I would say that the most peaceful religions are Buddhism, Hinduism, and Christianity. If you disagree then I'm sorry but this is my opinion. I would also like to say that if you are an atheist then there is no point in being moral. I'm not saying that there aren't any moral atheists, because there certainly are, but there is no point in being moral. Why would an atheist care about dressing up nice for debates and doing science when they could just have fun. Thank you and God bless.
I think that religion can help make a lot of people moral, but I also don't think people need religion to be moral. Religion is something that helps a lot of people. And if becoming moral are one of those effects, then it can only be a positive thing. I however thinking that morality starts with a person's true character.
Humans make their own decisions and view what is bad based on emotions. Now, ones emotions and reactions to scenarios are not just rooted by religion, but by everything, from the environment, family, friends, culture, life choices.... As you can see the list long.. Each human analysis the situation and establishes if it is bad in their own brain! They don't think about religion at the time of the decision; it is based of their emotions.
Each person will rationalise the situation themselves and the outcome will depend on the person and their holistic upbringing, not their religious belief alone.
Religion gives self-purpose, guidance and protection. But it is up to the person to utilise it for that. Just like it is up to the child to listen to their parents; and some are psychos from normal families.
I want to point out that, others utilise Religion in a bad way. For example in Christianity we are taught that all your sins can be forgiven if there is repentance. What some people don't understand is that repentance is not just guilt, it goes further than that, and it is hard to achieve. Especially if you are repeating your immoral deed (one could argue what is moral and what is immoral, that's a book in itself). Some Muslims utilise Islam as way to justify their bad deeds.
Take the bible for example. Almost any ideology can be justified by quoting scripture. If you think it is immoral to treat people unequally, just quote the part of the bible where it say you have to treat them like a brother. If you think it's moral to kill kids who curse their parents, quote the bible. If you think it's moral to feed the poor, love thy neighbor, cut your hair, never cut your hair, sell you daughters into sex slavery, marry multiple women, kill gays, witches and anyone who doesn't believe in your god, you can do it all and still be in accordance with the religion if you take what the holy book says seriously. The same can be said about every other holy book of every other religion.
I believe Religion's can do much good by teaching their followers to follow moral values I don't believe you need to be Religious to be a moral person, you do not have to be religious to be kind to others or be compassionate to those near to you, religion only encourages those things.

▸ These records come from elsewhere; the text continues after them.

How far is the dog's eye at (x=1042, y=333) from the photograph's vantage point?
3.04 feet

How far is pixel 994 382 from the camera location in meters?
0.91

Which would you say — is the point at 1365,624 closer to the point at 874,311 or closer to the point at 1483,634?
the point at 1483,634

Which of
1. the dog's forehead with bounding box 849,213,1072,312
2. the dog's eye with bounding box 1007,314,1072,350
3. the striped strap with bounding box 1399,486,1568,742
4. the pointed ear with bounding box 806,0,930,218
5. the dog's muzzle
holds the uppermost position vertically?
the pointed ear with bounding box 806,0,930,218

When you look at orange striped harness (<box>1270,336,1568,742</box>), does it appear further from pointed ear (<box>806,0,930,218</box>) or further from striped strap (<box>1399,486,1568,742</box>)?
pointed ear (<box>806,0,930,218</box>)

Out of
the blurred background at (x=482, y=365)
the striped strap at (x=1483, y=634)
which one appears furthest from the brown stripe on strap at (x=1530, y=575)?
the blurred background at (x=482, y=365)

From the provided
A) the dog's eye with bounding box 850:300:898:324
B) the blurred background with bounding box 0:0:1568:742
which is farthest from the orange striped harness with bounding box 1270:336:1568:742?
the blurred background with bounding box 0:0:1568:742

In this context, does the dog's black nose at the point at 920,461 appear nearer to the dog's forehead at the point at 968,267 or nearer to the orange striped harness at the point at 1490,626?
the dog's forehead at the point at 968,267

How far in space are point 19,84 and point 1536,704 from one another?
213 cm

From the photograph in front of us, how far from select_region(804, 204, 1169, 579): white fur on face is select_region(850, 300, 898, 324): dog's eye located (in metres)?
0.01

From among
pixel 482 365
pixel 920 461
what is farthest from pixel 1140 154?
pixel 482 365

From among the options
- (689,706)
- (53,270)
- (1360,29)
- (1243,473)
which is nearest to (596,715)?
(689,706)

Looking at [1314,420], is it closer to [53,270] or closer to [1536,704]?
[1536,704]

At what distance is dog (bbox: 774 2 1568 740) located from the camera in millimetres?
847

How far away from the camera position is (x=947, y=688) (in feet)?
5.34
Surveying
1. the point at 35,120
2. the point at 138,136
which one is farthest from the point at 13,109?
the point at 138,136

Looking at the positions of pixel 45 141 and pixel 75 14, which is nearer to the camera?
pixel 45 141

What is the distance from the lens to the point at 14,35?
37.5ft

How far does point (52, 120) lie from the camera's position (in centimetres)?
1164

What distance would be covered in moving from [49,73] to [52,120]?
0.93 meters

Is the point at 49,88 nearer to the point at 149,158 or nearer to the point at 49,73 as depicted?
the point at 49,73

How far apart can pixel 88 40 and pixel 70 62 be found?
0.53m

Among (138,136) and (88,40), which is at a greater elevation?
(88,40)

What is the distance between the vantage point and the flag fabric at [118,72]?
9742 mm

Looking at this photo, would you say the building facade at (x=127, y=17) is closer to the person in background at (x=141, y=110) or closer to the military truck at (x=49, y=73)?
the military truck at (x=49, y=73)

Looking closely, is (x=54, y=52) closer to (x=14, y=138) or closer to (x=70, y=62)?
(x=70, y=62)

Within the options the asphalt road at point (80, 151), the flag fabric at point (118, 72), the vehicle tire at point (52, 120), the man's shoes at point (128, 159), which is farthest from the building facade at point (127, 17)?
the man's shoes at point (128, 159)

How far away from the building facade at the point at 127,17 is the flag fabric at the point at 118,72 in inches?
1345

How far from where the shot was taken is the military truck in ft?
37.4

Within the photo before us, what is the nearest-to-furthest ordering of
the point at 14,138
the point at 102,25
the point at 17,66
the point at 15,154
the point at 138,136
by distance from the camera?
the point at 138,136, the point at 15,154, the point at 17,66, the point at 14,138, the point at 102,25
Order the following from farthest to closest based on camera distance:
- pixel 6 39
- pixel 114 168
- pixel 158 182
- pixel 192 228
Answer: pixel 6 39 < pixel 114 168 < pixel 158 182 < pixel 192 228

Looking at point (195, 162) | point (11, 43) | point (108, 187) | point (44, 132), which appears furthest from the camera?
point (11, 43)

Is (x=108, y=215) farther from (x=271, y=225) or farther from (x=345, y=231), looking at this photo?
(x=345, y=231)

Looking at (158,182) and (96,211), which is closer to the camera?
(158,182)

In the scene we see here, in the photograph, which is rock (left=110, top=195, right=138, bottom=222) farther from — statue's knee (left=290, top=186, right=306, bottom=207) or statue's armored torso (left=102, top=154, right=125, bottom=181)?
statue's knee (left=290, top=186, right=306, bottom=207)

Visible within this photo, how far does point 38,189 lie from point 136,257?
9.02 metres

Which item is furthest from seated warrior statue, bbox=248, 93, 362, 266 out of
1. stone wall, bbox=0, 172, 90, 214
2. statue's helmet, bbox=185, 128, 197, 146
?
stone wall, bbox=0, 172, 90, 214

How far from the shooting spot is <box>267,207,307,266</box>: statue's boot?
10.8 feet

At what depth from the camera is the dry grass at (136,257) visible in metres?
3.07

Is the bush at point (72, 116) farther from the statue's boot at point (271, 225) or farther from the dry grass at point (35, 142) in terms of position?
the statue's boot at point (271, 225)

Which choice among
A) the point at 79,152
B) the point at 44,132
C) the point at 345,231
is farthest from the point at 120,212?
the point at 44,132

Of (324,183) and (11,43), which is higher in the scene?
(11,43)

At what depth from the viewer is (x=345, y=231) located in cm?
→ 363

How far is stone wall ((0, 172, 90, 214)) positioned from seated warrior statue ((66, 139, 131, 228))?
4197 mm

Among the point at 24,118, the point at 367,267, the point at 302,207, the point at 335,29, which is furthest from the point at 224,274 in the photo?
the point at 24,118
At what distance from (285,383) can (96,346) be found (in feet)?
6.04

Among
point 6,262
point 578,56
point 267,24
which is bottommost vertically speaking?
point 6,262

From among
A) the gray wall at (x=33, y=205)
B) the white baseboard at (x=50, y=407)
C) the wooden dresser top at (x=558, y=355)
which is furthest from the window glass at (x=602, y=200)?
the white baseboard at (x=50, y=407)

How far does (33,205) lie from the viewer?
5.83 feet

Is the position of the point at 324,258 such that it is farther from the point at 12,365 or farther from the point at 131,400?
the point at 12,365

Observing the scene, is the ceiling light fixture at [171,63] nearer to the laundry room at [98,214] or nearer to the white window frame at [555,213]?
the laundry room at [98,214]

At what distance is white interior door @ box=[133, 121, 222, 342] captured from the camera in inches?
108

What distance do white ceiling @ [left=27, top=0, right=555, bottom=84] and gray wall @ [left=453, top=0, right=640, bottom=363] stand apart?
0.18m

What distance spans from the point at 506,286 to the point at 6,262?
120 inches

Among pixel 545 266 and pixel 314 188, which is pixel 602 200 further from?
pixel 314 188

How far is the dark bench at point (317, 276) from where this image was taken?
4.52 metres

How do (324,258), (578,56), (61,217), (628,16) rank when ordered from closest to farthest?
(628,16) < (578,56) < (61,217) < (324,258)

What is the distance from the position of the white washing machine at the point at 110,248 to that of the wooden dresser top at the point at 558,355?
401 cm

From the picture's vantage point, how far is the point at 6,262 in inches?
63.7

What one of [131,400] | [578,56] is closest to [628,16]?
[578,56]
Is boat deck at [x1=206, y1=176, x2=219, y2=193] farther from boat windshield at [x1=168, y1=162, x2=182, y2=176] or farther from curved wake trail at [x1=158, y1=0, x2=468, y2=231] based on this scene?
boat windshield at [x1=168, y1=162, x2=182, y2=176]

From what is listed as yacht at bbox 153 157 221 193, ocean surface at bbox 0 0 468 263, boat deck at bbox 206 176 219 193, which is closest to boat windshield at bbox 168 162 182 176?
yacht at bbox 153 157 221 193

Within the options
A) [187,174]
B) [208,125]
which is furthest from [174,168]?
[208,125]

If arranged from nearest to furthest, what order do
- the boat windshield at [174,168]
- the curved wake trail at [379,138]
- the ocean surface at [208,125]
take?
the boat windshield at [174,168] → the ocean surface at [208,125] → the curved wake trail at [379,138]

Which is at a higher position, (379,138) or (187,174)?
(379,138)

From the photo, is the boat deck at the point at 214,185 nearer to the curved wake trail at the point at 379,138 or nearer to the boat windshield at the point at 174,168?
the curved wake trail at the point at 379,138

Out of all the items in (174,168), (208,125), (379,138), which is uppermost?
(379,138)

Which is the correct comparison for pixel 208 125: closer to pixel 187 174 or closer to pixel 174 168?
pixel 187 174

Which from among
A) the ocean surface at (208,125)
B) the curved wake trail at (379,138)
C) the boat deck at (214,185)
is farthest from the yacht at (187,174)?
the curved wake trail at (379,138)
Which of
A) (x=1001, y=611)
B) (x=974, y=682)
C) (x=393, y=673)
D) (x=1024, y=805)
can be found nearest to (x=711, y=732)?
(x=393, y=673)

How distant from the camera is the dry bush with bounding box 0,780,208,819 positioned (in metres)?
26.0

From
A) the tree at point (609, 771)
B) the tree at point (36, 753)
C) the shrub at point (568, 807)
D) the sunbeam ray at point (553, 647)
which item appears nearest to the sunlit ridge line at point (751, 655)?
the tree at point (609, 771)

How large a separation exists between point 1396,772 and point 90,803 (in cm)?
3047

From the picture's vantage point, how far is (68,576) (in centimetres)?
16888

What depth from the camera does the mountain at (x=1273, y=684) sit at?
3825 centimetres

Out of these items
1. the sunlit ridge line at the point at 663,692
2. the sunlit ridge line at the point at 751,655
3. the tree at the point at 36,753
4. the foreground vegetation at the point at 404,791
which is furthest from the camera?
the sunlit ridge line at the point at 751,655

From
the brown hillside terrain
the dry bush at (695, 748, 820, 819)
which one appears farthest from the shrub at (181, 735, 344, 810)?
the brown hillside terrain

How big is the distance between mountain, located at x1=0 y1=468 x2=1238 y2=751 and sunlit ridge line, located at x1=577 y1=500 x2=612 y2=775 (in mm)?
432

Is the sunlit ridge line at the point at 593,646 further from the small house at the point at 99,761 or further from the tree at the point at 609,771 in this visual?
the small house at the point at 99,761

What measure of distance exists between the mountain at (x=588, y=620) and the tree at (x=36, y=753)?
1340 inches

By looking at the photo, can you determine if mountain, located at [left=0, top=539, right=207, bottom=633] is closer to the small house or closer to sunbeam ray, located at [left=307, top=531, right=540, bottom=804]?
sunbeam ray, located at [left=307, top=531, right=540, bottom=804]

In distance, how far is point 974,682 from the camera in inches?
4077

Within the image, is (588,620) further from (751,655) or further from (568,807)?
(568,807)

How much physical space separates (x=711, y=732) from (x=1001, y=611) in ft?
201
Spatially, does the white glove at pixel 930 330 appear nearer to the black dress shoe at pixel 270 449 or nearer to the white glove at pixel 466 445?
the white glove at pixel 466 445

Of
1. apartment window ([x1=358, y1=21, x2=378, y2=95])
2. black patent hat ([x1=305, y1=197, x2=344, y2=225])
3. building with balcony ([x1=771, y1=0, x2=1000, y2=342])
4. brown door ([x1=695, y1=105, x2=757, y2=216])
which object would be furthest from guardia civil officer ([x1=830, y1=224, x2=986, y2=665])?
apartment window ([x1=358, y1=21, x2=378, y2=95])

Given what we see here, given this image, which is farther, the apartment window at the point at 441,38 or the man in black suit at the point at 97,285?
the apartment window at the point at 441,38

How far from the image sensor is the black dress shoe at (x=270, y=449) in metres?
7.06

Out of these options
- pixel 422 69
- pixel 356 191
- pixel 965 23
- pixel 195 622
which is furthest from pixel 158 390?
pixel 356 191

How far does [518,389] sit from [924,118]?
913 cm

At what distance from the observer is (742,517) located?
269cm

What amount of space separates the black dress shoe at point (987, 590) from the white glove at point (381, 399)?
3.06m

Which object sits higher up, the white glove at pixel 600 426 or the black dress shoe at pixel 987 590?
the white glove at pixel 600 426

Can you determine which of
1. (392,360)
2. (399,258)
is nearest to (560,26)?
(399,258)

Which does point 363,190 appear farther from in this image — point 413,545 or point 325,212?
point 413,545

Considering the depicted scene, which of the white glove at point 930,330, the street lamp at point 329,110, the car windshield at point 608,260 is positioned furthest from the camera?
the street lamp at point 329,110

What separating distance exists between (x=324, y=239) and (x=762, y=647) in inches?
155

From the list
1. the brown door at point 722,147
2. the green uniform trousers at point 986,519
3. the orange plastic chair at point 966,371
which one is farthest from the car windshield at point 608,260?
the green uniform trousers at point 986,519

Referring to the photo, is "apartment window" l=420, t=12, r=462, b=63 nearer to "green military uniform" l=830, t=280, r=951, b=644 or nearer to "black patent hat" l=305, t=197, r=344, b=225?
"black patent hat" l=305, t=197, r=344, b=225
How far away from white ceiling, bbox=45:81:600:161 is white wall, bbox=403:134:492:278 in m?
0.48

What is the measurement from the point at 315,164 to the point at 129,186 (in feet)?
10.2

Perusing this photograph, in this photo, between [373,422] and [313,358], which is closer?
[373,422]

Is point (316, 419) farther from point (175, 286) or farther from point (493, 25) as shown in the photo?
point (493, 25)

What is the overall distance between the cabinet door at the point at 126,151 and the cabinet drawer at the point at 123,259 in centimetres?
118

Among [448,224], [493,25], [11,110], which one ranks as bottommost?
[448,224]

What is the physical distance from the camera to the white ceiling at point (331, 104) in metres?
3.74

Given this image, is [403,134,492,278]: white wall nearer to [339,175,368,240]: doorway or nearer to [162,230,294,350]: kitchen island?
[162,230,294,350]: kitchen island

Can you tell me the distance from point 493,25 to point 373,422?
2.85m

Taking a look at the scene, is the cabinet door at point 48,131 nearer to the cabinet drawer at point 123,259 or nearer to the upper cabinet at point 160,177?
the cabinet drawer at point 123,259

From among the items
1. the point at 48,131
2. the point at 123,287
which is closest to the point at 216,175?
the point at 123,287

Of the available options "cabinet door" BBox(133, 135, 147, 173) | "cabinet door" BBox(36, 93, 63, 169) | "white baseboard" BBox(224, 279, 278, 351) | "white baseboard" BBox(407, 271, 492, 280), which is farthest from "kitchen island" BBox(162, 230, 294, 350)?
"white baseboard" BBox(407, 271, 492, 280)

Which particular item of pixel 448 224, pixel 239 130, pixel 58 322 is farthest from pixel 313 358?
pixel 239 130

No, religion does not make people more moral, because people who are religious can talk a good game about doing the right thing, but be hypocrites, and not actually live the life. A lawyer who knows the rules about ethics is not actually ethical. Religion and morality are two different things.
No, there are a lot of cases where people who are religious are not more moral at all, and are a lot less moral than a person that is not all that religious. I think that whether or not your are a moral person just is the type of person you are.